Restated Charter Ocharleys Inc.

by Stoney River Legendary Steaks
May 21st, 2008
EXHIBIT 3.1
RESTATED CHARTER
O’CHARLEY’S INC.
Article I. The name of the Corporation is O’Charley’s Inc., incorporated on or about January 19, 1984.
Article II. The duration of the Corporation is perpetual.
Article III. The street address of the principal and registered office and the registered agent of the Corporation in the State of Tennessee shall be:
CT Corporation System
800 S. Gay Street, Suite 2021
Knoxville, Tennessee 37929
Article IV. The Corporation is for profit.
Article V. The purpose or purposes for which the corporation is organized are:
     (a) To establish, build, purchase, lease, own, acquire, improve, manage and operate restaurants and eating places of all kinds;
     (b) To manufacture, purchase, acquire, own, use, deal in, sell and dispose of food products of all kinds and any ingredients, articles, material, licenses, equipment and property related or incidental thereto;
     (c) To acquire, own, hold, assign, sell and dispose of and operate franchises for the purposes enumerated herein and set as a franchisor or franchisee in connection therewith;
     (d) To engage in any lawful business; and
     (e) To do all things necessary or appropriate in connection or associated with all or any of the above.
     The Corporation shall have and exercise all powers necessary or convenient to effect any or all of the purposes for which the Corporation is organized and shall likewise have the powers provided by the Tennessee Business Corporation Act or as the Act shall hereafter be amended.
■ ■ ■ ■ ■
### [Short task]
Continue the restated charter of O'Charley's Inc. from the point where it stops, picking up after the paragraph on the Corporation's powers.

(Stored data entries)
■ ■ ■ ■ ■
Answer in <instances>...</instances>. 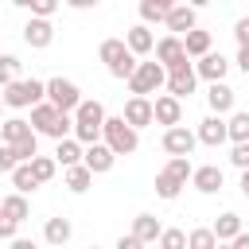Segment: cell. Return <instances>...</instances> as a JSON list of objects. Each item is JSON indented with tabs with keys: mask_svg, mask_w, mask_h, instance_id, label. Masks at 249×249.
<instances>
[{
	"mask_svg": "<svg viewBox=\"0 0 249 249\" xmlns=\"http://www.w3.org/2000/svg\"><path fill=\"white\" fill-rule=\"evenodd\" d=\"M70 233H74L70 218H47V226H43V241L47 245H66Z\"/></svg>",
	"mask_w": 249,
	"mask_h": 249,
	"instance_id": "obj_25",
	"label": "cell"
},
{
	"mask_svg": "<svg viewBox=\"0 0 249 249\" xmlns=\"http://www.w3.org/2000/svg\"><path fill=\"white\" fill-rule=\"evenodd\" d=\"M245 233H249V230H245Z\"/></svg>",
	"mask_w": 249,
	"mask_h": 249,
	"instance_id": "obj_52",
	"label": "cell"
},
{
	"mask_svg": "<svg viewBox=\"0 0 249 249\" xmlns=\"http://www.w3.org/2000/svg\"><path fill=\"white\" fill-rule=\"evenodd\" d=\"M12 187H16V195H23V198L39 187V183H35V175H31V163H19V167L12 171Z\"/></svg>",
	"mask_w": 249,
	"mask_h": 249,
	"instance_id": "obj_32",
	"label": "cell"
},
{
	"mask_svg": "<svg viewBox=\"0 0 249 249\" xmlns=\"http://www.w3.org/2000/svg\"><path fill=\"white\" fill-rule=\"evenodd\" d=\"M156 62H160L163 70H175L179 62H187V51H183V39H175V35H163V39L156 43Z\"/></svg>",
	"mask_w": 249,
	"mask_h": 249,
	"instance_id": "obj_12",
	"label": "cell"
},
{
	"mask_svg": "<svg viewBox=\"0 0 249 249\" xmlns=\"http://www.w3.org/2000/svg\"><path fill=\"white\" fill-rule=\"evenodd\" d=\"M187 249H218V241H214L210 226H198V230H191V233H187Z\"/></svg>",
	"mask_w": 249,
	"mask_h": 249,
	"instance_id": "obj_36",
	"label": "cell"
},
{
	"mask_svg": "<svg viewBox=\"0 0 249 249\" xmlns=\"http://www.w3.org/2000/svg\"><path fill=\"white\" fill-rule=\"evenodd\" d=\"M89 249H101V245H89Z\"/></svg>",
	"mask_w": 249,
	"mask_h": 249,
	"instance_id": "obj_51",
	"label": "cell"
},
{
	"mask_svg": "<svg viewBox=\"0 0 249 249\" xmlns=\"http://www.w3.org/2000/svg\"><path fill=\"white\" fill-rule=\"evenodd\" d=\"M0 109H4V97H0Z\"/></svg>",
	"mask_w": 249,
	"mask_h": 249,
	"instance_id": "obj_50",
	"label": "cell"
},
{
	"mask_svg": "<svg viewBox=\"0 0 249 249\" xmlns=\"http://www.w3.org/2000/svg\"><path fill=\"white\" fill-rule=\"evenodd\" d=\"M16 167H19V160H16V152H12L8 144H0V171H4V175H12Z\"/></svg>",
	"mask_w": 249,
	"mask_h": 249,
	"instance_id": "obj_41",
	"label": "cell"
},
{
	"mask_svg": "<svg viewBox=\"0 0 249 249\" xmlns=\"http://www.w3.org/2000/svg\"><path fill=\"white\" fill-rule=\"evenodd\" d=\"M101 144H105L113 156H132V152L140 148V132L128 128L121 117H105V124H101Z\"/></svg>",
	"mask_w": 249,
	"mask_h": 249,
	"instance_id": "obj_2",
	"label": "cell"
},
{
	"mask_svg": "<svg viewBox=\"0 0 249 249\" xmlns=\"http://www.w3.org/2000/svg\"><path fill=\"white\" fill-rule=\"evenodd\" d=\"M183 51H187V58H202V54H210V31H187L183 35Z\"/></svg>",
	"mask_w": 249,
	"mask_h": 249,
	"instance_id": "obj_27",
	"label": "cell"
},
{
	"mask_svg": "<svg viewBox=\"0 0 249 249\" xmlns=\"http://www.w3.org/2000/svg\"><path fill=\"white\" fill-rule=\"evenodd\" d=\"M54 171H58L54 156H35V160H31V175H35V183H39V187H43V183H51V179H54Z\"/></svg>",
	"mask_w": 249,
	"mask_h": 249,
	"instance_id": "obj_31",
	"label": "cell"
},
{
	"mask_svg": "<svg viewBox=\"0 0 249 249\" xmlns=\"http://www.w3.org/2000/svg\"><path fill=\"white\" fill-rule=\"evenodd\" d=\"M241 230H245V226H241V218H237L233 210L218 214V222L210 226V233H214V241H218V245H230V241H233V237H237Z\"/></svg>",
	"mask_w": 249,
	"mask_h": 249,
	"instance_id": "obj_21",
	"label": "cell"
},
{
	"mask_svg": "<svg viewBox=\"0 0 249 249\" xmlns=\"http://www.w3.org/2000/svg\"><path fill=\"white\" fill-rule=\"evenodd\" d=\"M233 35H237V47H249V16H241L233 23Z\"/></svg>",
	"mask_w": 249,
	"mask_h": 249,
	"instance_id": "obj_42",
	"label": "cell"
},
{
	"mask_svg": "<svg viewBox=\"0 0 249 249\" xmlns=\"http://www.w3.org/2000/svg\"><path fill=\"white\" fill-rule=\"evenodd\" d=\"M12 82H19V58L16 54H0V89H8Z\"/></svg>",
	"mask_w": 249,
	"mask_h": 249,
	"instance_id": "obj_34",
	"label": "cell"
},
{
	"mask_svg": "<svg viewBox=\"0 0 249 249\" xmlns=\"http://www.w3.org/2000/svg\"><path fill=\"white\" fill-rule=\"evenodd\" d=\"M97 58L105 62V70L113 74V78H132V70H136V62L140 58H132L128 54V47H124V39H105L101 47H97Z\"/></svg>",
	"mask_w": 249,
	"mask_h": 249,
	"instance_id": "obj_3",
	"label": "cell"
},
{
	"mask_svg": "<svg viewBox=\"0 0 249 249\" xmlns=\"http://www.w3.org/2000/svg\"><path fill=\"white\" fill-rule=\"evenodd\" d=\"M82 144L70 136V140H58V148H54V163H62V167H78L82 163Z\"/></svg>",
	"mask_w": 249,
	"mask_h": 249,
	"instance_id": "obj_28",
	"label": "cell"
},
{
	"mask_svg": "<svg viewBox=\"0 0 249 249\" xmlns=\"http://www.w3.org/2000/svg\"><path fill=\"white\" fill-rule=\"evenodd\" d=\"M0 97H4L8 109H35L39 101H47V82L19 78V82H12L8 89H0Z\"/></svg>",
	"mask_w": 249,
	"mask_h": 249,
	"instance_id": "obj_4",
	"label": "cell"
},
{
	"mask_svg": "<svg viewBox=\"0 0 249 249\" xmlns=\"http://www.w3.org/2000/svg\"><path fill=\"white\" fill-rule=\"evenodd\" d=\"M101 124H105V105L82 97V105L74 109V140H78L82 148L101 144Z\"/></svg>",
	"mask_w": 249,
	"mask_h": 249,
	"instance_id": "obj_1",
	"label": "cell"
},
{
	"mask_svg": "<svg viewBox=\"0 0 249 249\" xmlns=\"http://www.w3.org/2000/svg\"><path fill=\"white\" fill-rule=\"evenodd\" d=\"M195 132L191 128H183V124H175V128H167L163 132V152L171 156V160H191V152H195Z\"/></svg>",
	"mask_w": 249,
	"mask_h": 249,
	"instance_id": "obj_8",
	"label": "cell"
},
{
	"mask_svg": "<svg viewBox=\"0 0 249 249\" xmlns=\"http://www.w3.org/2000/svg\"><path fill=\"white\" fill-rule=\"evenodd\" d=\"M12 152H16V160H19V163H31V160L39 156V136L31 132V136H27V140H19Z\"/></svg>",
	"mask_w": 249,
	"mask_h": 249,
	"instance_id": "obj_37",
	"label": "cell"
},
{
	"mask_svg": "<svg viewBox=\"0 0 249 249\" xmlns=\"http://www.w3.org/2000/svg\"><path fill=\"white\" fill-rule=\"evenodd\" d=\"M237 187H241V195L249 198V171H241V183H237Z\"/></svg>",
	"mask_w": 249,
	"mask_h": 249,
	"instance_id": "obj_48",
	"label": "cell"
},
{
	"mask_svg": "<svg viewBox=\"0 0 249 249\" xmlns=\"http://www.w3.org/2000/svg\"><path fill=\"white\" fill-rule=\"evenodd\" d=\"M23 43H27L31 51L51 47V43H54V27H51V19H27V23H23Z\"/></svg>",
	"mask_w": 249,
	"mask_h": 249,
	"instance_id": "obj_15",
	"label": "cell"
},
{
	"mask_svg": "<svg viewBox=\"0 0 249 249\" xmlns=\"http://www.w3.org/2000/svg\"><path fill=\"white\" fill-rule=\"evenodd\" d=\"M121 121H124L128 128H136V132H140V128H148V124H152V101H148V97H128V101H124Z\"/></svg>",
	"mask_w": 249,
	"mask_h": 249,
	"instance_id": "obj_14",
	"label": "cell"
},
{
	"mask_svg": "<svg viewBox=\"0 0 249 249\" xmlns=\"http://www.w3.org/2000/svg\"><path fill=\"white\" fill-rule=\"evenodd\" d=\"M179 191H183V183H179L175 175H167V171H160V175H156V195H160L163 202L179 198Z\"/></svg>",
	"mask_w": 249,
	"mask_h": 249,
	"instance_id": "obj_33",
	"label": "cell"
},
{
	"mask_svg": "<svg viewBox=\"0 0 249 249\" xmlns=\"http://www.w3.org/2000/svg\"><path fill=\"white\" fill-rule=\"evenodd\" d=\"M226 70H230V58H226L222 51H210V54H202V58L195 62V74H198V78H206L210 86H214V82H222V78H226Z\"/></svg>",
	"mask_w": 249,
	"mask_h": 249,
	"instance_id": "obj_13",
	"label": "cell"
},
{
	"mask_svg": "<svg viewBox=\"0 0 249 249\" xmlns=\"http://www.w3.org/2000/svg\"><path fill=\"white\" fill-rule=\"evenodd\" d=\"M152 121H156V124H167V128L183 124V101H175V97L160 93V97L152 101Z\"/></svg>",
	"mask_w": 249,
	"mask_h": 249,
	"instance_id": "obj_10",
	"label": "cell"
},
{
	"mask_svg": "<svg viewBox=\"0 0 249 249\" xmlns=\"http://www.w3.org/2000/svg\"><path fill=\"white\" fill-rule=\"evenodd\" d=\"M0 214H8V218L19 226V222H27V218H31V202H27L23 195H16V191H12V195H4V198H0Z\"/></svg>",
	"mask_w": 249,
	"mask_h": 249,
	"instance_id": "obj_23",
	"label": "cell"
},
{
	"mask_svg": "<svg viewBox=\"0 0 249 249\" xmlns=\"http://www.w3.org/2000/svg\"><path fill=\"white\" fill-rule=\"evenodd\" d=\"M163 171H167V175H175V179H179L183 187H187V179L195 175V167H191V160H167V167H163Z\"/></svg>",
	"mask_w": 249,
	"mask_h": 249,
	"instance_id": "obj_39",
	"label": "cell"
},
{
	"mask_svg": "<svg viewBox=\"0 0 249 249\" xmlns=\"http://www.w3.org/2000/svg\"><path fill=\"white\" fill-rule=\"evenodd\" d=\"M19 4L31 12V19H51L58 12V0H19Z\"/></svg>",
	"mask_w": 249,
	"mask_h": 249,
	"instance_id": "obj_35",
	"label": "cell"
},
{
	"mask_svg": "<svg viewBox=\"0 0 249 249\" xmlns=\"http://www.w3.org/2000/svg\"><path fill=\"white\" fill-rule=\"evenodd\" d=\"M163 82H167V70H163L160 62H136V70H132V78H128V89H132V97H148V93H156Z\"/></svg>",
	"mask_w": 249,
	"mask_h": 249,
	"instance_id": "obj_5",
	"label": "cell"
},
{
	"mask_svg": "<svg viewBox=\"0 0 249 249\" xmlns=\"http://www.w3.org/2000/svg\"><path fill=\"white\" fill-rule=\"evenodd\" d=\"M218 249H233V245H218Z\"/></svg>",
	"mask_w": 249,
	"mask_h": 249,
	"instance_id": "obj_49",
	"label": "cell"
},
{
	"mask_svg": "<svg viewBox=\"0 0 249 249\" xmlns=\"http://www.w3.org/2000/svg\"><path fill=\"white\" fill-rule=\"evenodd\" d=\"M230 163H233L237 171H249V144H233V152H230Z\"/></svg>",
	"mask_w": 249,
	"mask_h": 249,
	"instance_id": "obj_40",
	"label": "cell"
},
{
	"mask_svg": "<svg viewBox=\"0 0 249 249\" xmlns=\"http://www.w3.org/2000/svg\"><path fill=\"white\" fill-rule=\"evenodd\" d=\"M27 136H31V124H27L23 117H8V121L0 124V140H4L8 148H16V144L27 140Z\"/></svg>",
	"mask_w": 249,
	"mask_h": 249,
	"instance_id": "obj_24",
	"label": "cell"
},
{
	"mask_svg": "<svg viewBox=\"0 0 249 249\" xmlns=\"http://www.w3.org/2000/svg\"><path fill=\"white\" fill-rule=\"evenodd\" d=\"M226 140L249 144V113H245V109H233V113H230V121H226Z\"/></svg>",
	"mask_w": 249,
	"mask_h": 249,
	"instance_id": "obj_26",
	"label": "cell"
},
{
	"mask_svg": "<svg viewBox=\"0 0 249 249\" xmlns=\"http://www.w3.org/2000/svg\"><path fill=\"white\" fill-rule=\"evenodd\" d=\"M89 183H93V175L86 171V163H78V167H66V191H74V195H86V191H89Z\"/></svg>",
	"mask_w": 249,
	"mask_h": 249,
	"instance_id": "obj_30",
	"label": "cell"
},
{
	"mask_svg": "<svg viewBox=\"0 0 249 249\" xmlns=\"http://www.w3.org/2000/svg\"><path fill=\"white\" fill-rule=\"evenodd\" d=\"M54 121H58V109H54L51 101H39V105L31 109V121H27V124H31V132H35V136H39V132H43V136H51Z\"/></svg>",
	"mask_w": 249,
	"mask_h": 249,
	"instance_id": "obj_22",
	"label": "cell"
},
{
	"mask_svg": "<svg viewBox=\"0 0 249 249\" xmlns=\"http://www.w3.org/2000/svg\"><path fill=\"white\" fill-rule=\"evenodd\" d=\"M8 249H35V241H31V237H12Z\"/></svg>",
	"mask_w": 249,
	"mask_h": 249,
	"instance_id": "obj_46",
	"label": "cell"
},
{
	"mask_svg": "<svg viewBox=\"0 0 249 249\" xmlns=\"http://www.w3.org/2000/svg\"><path fill=\"white\" fill-rule=\"evenodd\" d=\"M47 101H51L58 113H70V117H74V109L82 105V89H78L70 78H51V82H47Z\"/></svg>",
	"mask_w": 249,
	"mask_h": 249,
	"instance_id": "obj_6",
	"label": "cell"
},
{
	"mask_svg": "<svg viewBox=\"0 0 249 249\" xmlns=\"http://www.w3.org/2000/svg\"><path fill=\"white\" fill-rule=\"evenodd\" d=\"M124 47H128V54H132V58L152 54V51H156V35H152V27H144V23L128 27V31H124Z\"/></svg>",
	"mask_w": 249,
	"mask_h": 249,
	"instance_id": "obj_11",
	"label": "cell"
},
{
	"mask_svg": "<svg viewBox=\"0 0 249 249\" xmlns=\"http://www.w3.org/2000/svg\"><path fill=\"white\" fill-rule=\"evenodd\" d=\"M195 140L198 144H206V148H218V144H226V117H202L198 121V132H195Z\"/></svg>",
	"mask_w": 249,
	"mask_h": 249,
	"instance_id": "obj_16",
	"label": "cell"
},
{
	"mask_svg": "<svg viewBox=\"0 0 249 249\" xmlns=\"http://www.w3.org/2000/svg\"><path fill=\"white\" fill-rule=\"evenodd\" d=\"M167 12H171V0H140V19H144V27L167 19Z\"/></svg>",
	"mask_w": 249,
	"mask_h": 249,
	"instance_id": "obj_29",
	"label": "cell"
},
{
	"mask_svg": "<svg viewBox=\"0 0 249 249\" xmlns=\"http://www.w3.org/2000/svg\"><path fill=\"white\" fill-rule=\"evenodd\" d=\"M113 249H144V245H140V241H136V237H132V233H121V237H117V245H113Z\"/></svg>",
	"mask_w": 249,
	"mask_h": 249,
	"instance_id": "obj_44",
	"label": "cell"
},
{
	"mask_svg": "<svg viewBox=\"0 0 249 249\" xmlns=\"http://www.w3.org/2000/svg\"><path fill=\"white\" fill-rule=\"evenodd\" d=\"M82 163H86V171H89V175H105V171H113L117 156H113L105 144H89V148L82 152Z\"/></svg>",
	"mask_w": 249,
	"mask_h": 249,
	"instance_id": "obj_17",
	"label": "cell"
},
{
	"mask_svg": "<svg viewBox=\"0 0 249 249\" xmlns=\"http://www.w3.org/2000/svg\"><path fill=\"white\" fill-rule=\"evenodd\" d=\"M230 245H233V249H249V233H245V230H241V233H237V237H233V241H230Z\"/></svg>",
	"mask_w": 249,
	"mask_h": 249,
	"instance_id": "obj_47",
	"label": "cell"
},
{
	"mask_svg": "<svg viewBox=\"0 0 249 249\" xmlns=\"http://www.w3.org/2000/svg\"><path fill=\"white\" fill-rule=\"evenodd\" d=\"M156 249H187V233L183 230H163L160 241H156Z\"/></svg>",
	"mask_w": 249,
	"mask_h": 249,
	"instance_id": "obj_38",
	"label": "cell"
},
{
	"mask_svg": "<svg viewBox=\"0 0 249 249\" xmlns=\"http://www.w3.org/2000/svg\"><path fill=\"white\" fill-rule=\"evenodd\" d=\"M233 101H237V93H233L226 82H214V86L206 89V105H210V113H214V117L233 113Z\"/></svg>",
	"mask_w": 249,
	"mask_h": 249,
	"instance_id": "obj_19",
	"label": "cell"
},
{
	"mask_svg": "<svg viewBox=\"0 0 249 249\" xmlns=\"http://www.w3.org/2000/svg\"><path fill=\"white\" fill-rule=\"evenodd\" d=\"M160 233H163V226H160V218L156 214H136L132 218V237L148 249V245H156L160 241Z\"/></svg>",
	"mask_w": 249,
	"mask_h": 249,
	"instance_id": "obj_20",
	"label": "cell"
},
{
	"mask_svg": "<svg viewBox=\"0 0 249 249\" xmlns=\"http://www.w3.org/2000/svg\"><path fill=\"white\" fill-rule=\"evenodd\" d=\"M167 97H175V101H183V97H191L195 93V86H198V74H195V66H191V58L187 62H179L175 70H167Z\"/></svg>",
	"mask_w": 249,
	"mask_h": 249,
	"instance_id": "obj_7",
	"label": "cell"
},
{
	"mask_svg": "<svg viewBox=\"0 0 249 249\" xmlns=\"http://www.w3.org/2000/svg\"><path fill=\"white\" fill-rule=\"evenodd\" d=\"M222 183H226V175H222V167H214V163L195 167V175H191V187H195L198 195H218Z\"/></svg>",
	"mask_w": 249,
	"mask_h": 249,
	"instance_id": "obj_18",
	"label": "cell"
},
{
	"mask_svg": "<svg viewBox=\"0 0 249 249\" xmlns=\"http://www.w3.org/2000/svg\"><path fill=\"white\" fill-rule=\"evenodd\" d=\"M163 23H167V31H171L175 39H183L187 31H195V27H198V12H195L191 4H171V12H167V19H163Z\"/></svg>",
	"mask_w": 249,
	"mask_h": 249,
	"instance_id": "obj_9",
	"label": "cell"
},
{
	"mask_svg": "<svg viewBox=\"0 0 249 249\" xmlns=\"http://www.w3.org/2000/svg\"><path fill=\"white\" fill-rule=\"evenodd\" d=\"M16 230H19V226H16V222H12L8 214H0V237H4V241H12V237H19Z\"/></svg>",
	"mask_w": 249,
	"mask_h": 249,
	"instance_id": "obj_43",
	"label": "cell"
},
{
	"mask_svg": "<svg viewBox=\"0 0 249 249\" xmlns=\"http://www.w3.org/2000/svg\"><path fill=\"white\" fill-rule=\"evenodd\" d=\"M237 70L249 74V47H237Z\"/></svg>",
	"mask_w": 249,
	"mask_h": 249,
	"instance_id": "obj_45",
	"label": "cell"
}]
</instances>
■ ■ ■ ■ ■
### [Reply]
Article VI. The maximum number of shares of stock the corporation is authorized to issue is:
     (A) Fifty million (50,000,000) shares of Common Stock.
     (B) One Hundred Thousand (100,000) shares of preferred stock. Shares of preferred stock may be issued from time to time in one or more series, each such series to be so designated as to distinguish the shares thereof from the shares of all other series and classes. The Board of Directors is hereby vested with the authority to divide preferred stock into series and to fix and determine the relative rights and preferences of the shares of any series so established.
     (C) Series A Junior Preferred Stock. Pursuant to the authority vested in the Board of Directors in accordance with the provisions of this Article VI of the Restated Charter, the Board of Directors does hereby create, authorize and provide for the issuance of the Series A Junior

 


 

Preferred Stock out of the class of 100,000 shares of preferred stock, no par value per share (the “Preferred Stock”), having the voting powers, designation, relative, participating, optional and other special rights, preferences, and qualifications, limitations and restrictions thereof that are set forth as follows:
     (1) Designation and Amount. The shares of such series shall be designated as Series A Junior Preferred Stock (“Series A Preferred Stock”) and the number of shares constituting such series shall be 50,000. Such number of shares may be adjusted by appropriate action of the Board of Directors.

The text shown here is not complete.